──────── Supplied material ────────
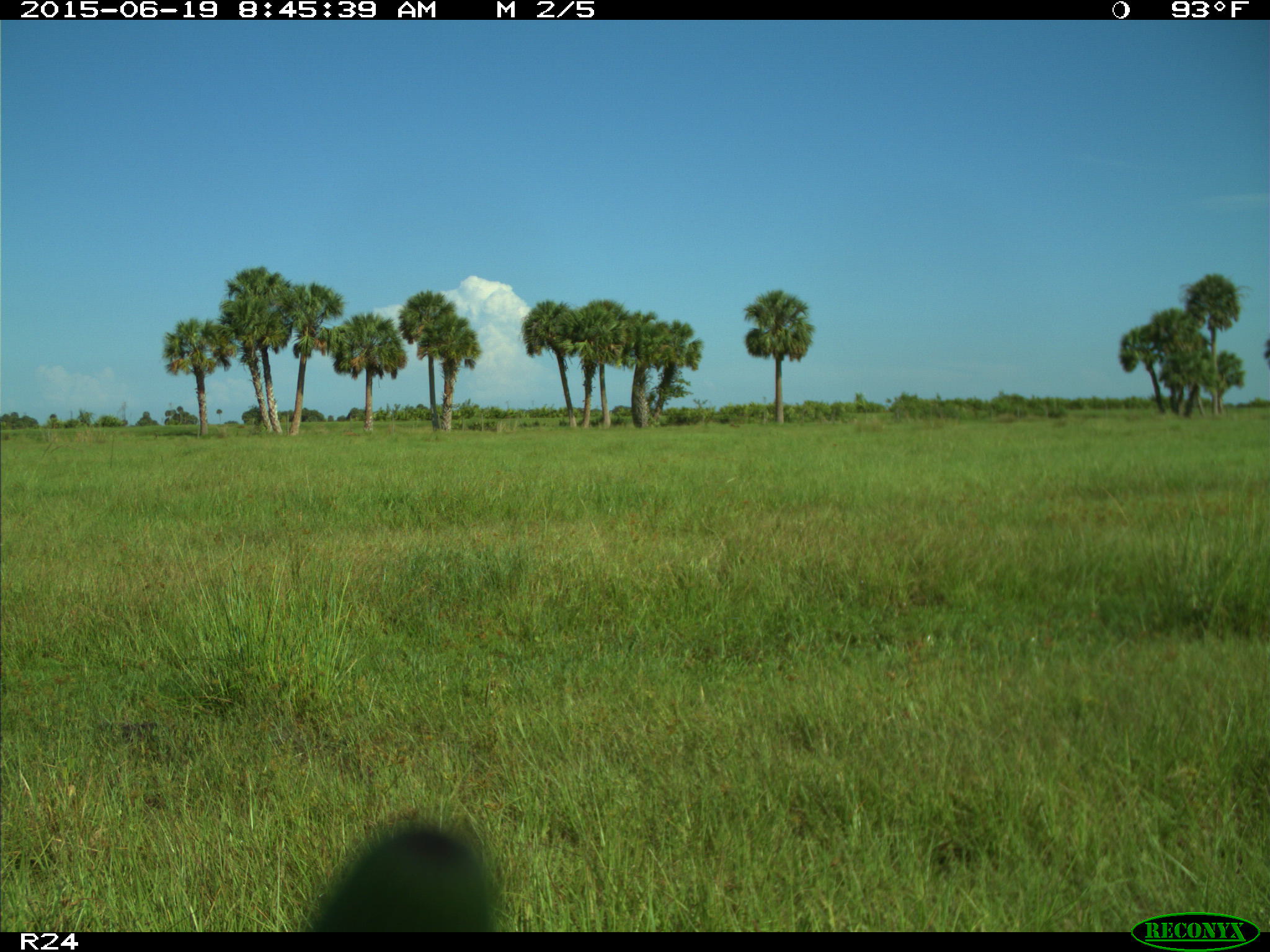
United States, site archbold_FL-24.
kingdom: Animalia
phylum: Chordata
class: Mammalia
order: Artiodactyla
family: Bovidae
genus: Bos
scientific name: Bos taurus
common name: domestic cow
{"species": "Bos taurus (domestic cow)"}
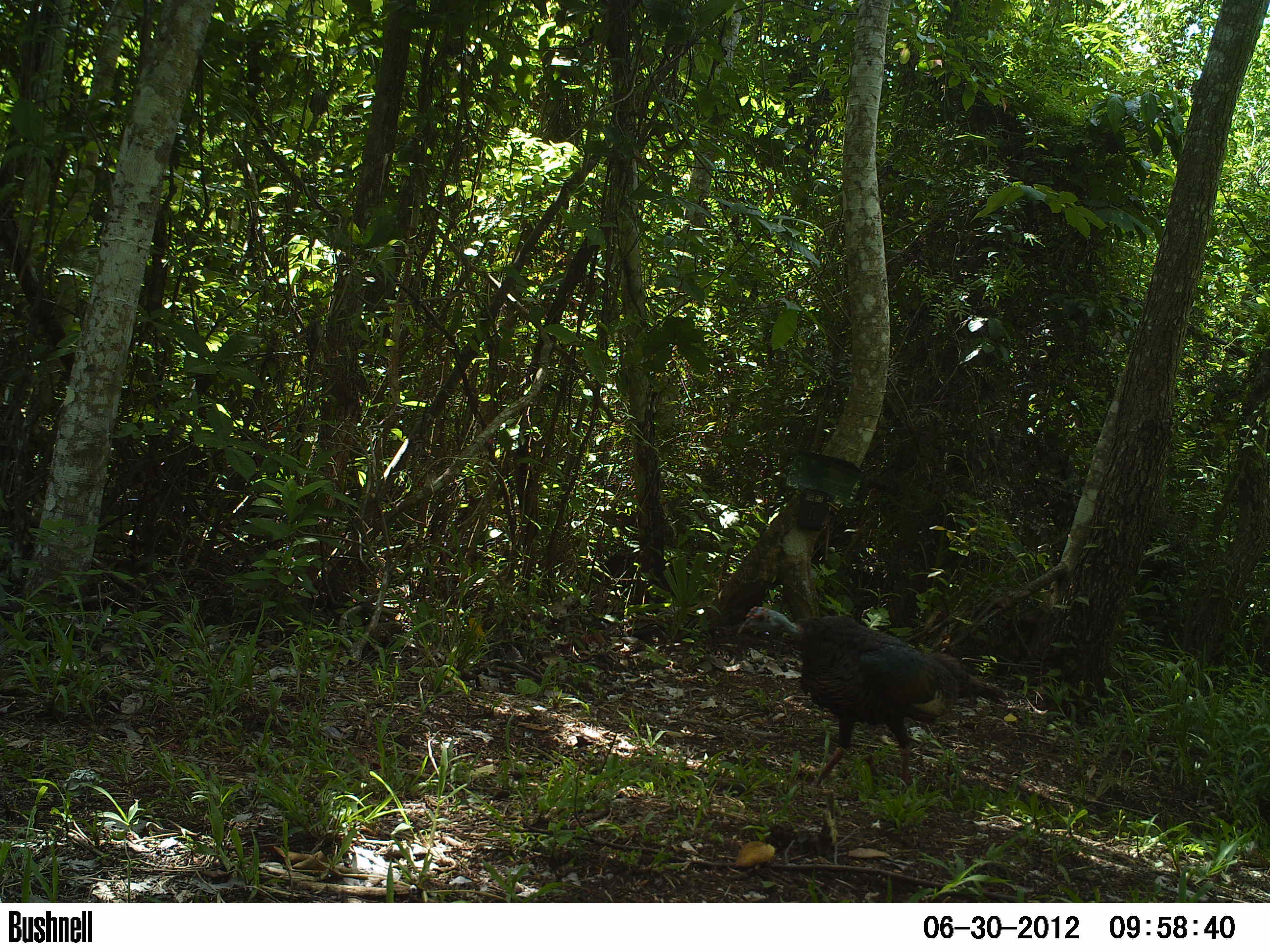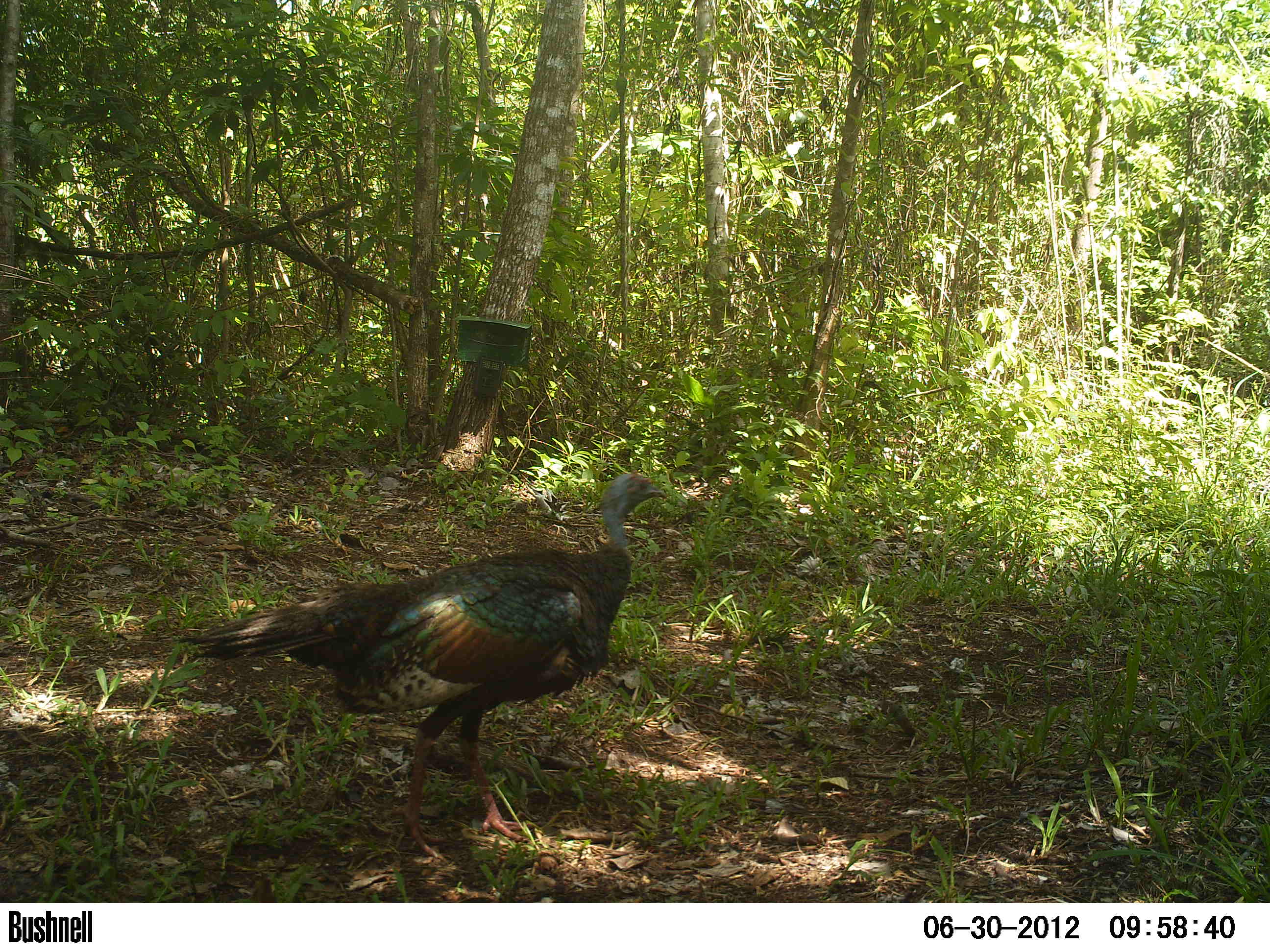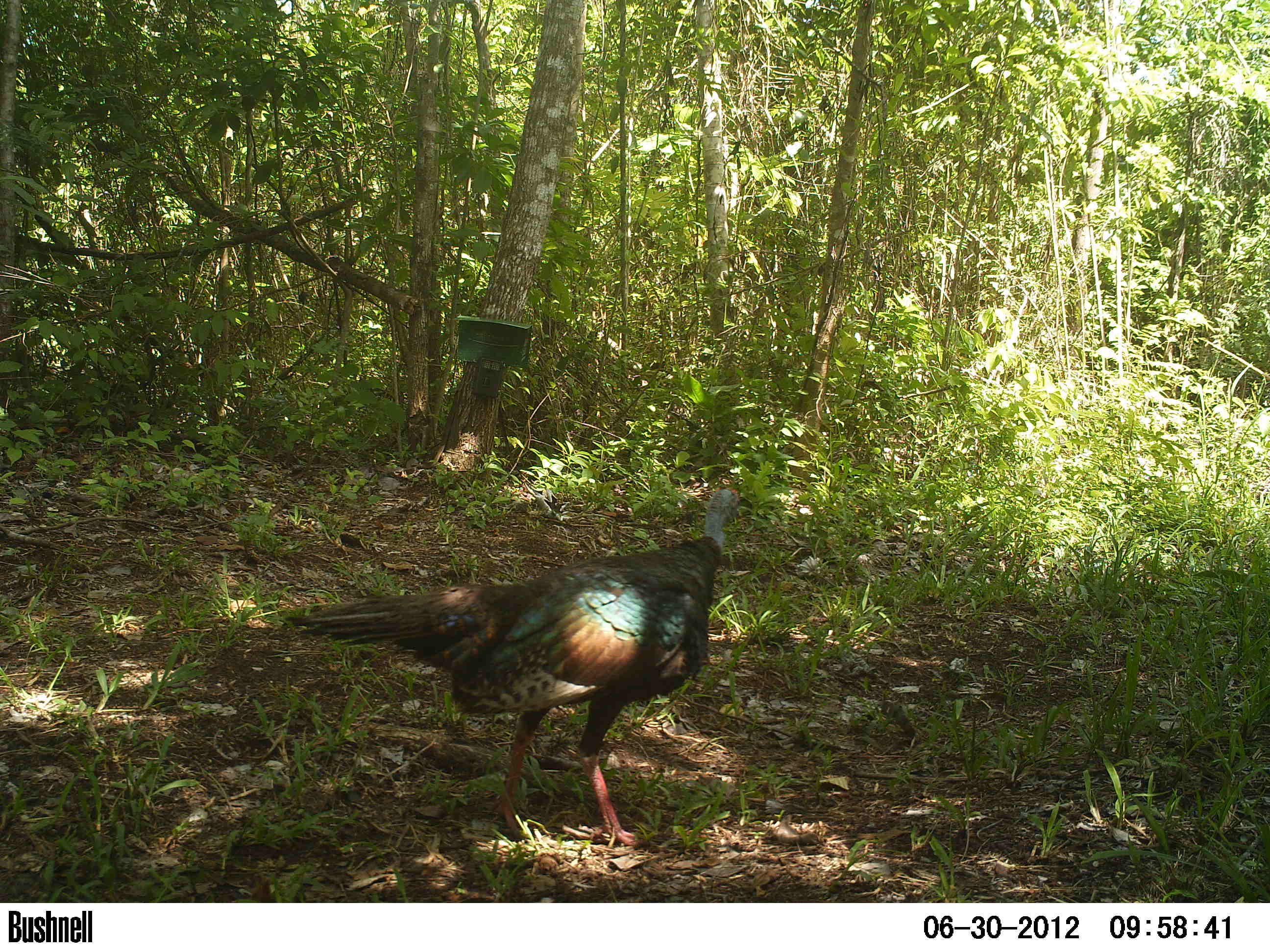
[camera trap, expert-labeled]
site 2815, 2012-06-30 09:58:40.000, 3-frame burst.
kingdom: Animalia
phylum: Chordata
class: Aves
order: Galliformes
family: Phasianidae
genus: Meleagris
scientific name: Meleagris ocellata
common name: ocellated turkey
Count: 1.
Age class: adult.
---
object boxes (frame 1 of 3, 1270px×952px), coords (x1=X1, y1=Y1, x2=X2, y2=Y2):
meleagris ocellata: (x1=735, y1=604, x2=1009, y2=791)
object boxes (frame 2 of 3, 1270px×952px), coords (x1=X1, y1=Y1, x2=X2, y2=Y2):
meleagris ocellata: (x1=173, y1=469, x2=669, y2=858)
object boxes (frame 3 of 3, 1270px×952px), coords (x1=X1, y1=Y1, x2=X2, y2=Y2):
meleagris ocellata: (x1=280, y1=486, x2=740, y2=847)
────────
Do not include images; quote all of the entries above exactly.

United States, site archbold_FL-24.
kingdom: Animalia
phylum: Chordata
class: Mammalia
order: Artiodactyla
family: Bovidae
genus: Bos
scientific name: Bos taurus
common name: domestic cow
{"species": "Bos taurus (domestic cow)"}
[camera trap, expert-labeled]
site 2815, 2012-06-30 09:58:40.000, 3-frame burst.
kingdom: Animalia
phylum: Chordata
class: Aves
order: Galliformes
family: Phasianidae
genus: Meleagris
scientific name: Meleagris ocellata
common name: ocellated turkey
Count: 1.
Age class: adult.
---
object boxes (frame 1 of 3, 1270px×952px), coords (x1=X1, y1=Y1, x2=X2, y2=Y2):
meleagris ocellata: (x1=735, y1=604, x2=1009, y2=791)
object boxes (frame 2 of 3, 1270px×952px), coords (x1=X1, y1=Y1, x2=X2, y2=Y2):
meleagris ocellata: (x1=173, y1=469, x2=669, y2=858)
object boxes (frame 3 of 3, 1270px×952px), coords (x1=X1, y1=Y1, x2=X2, y2=Y2):
meleagris ocellata: (x1=280, y1=486, x2=740, y2=847)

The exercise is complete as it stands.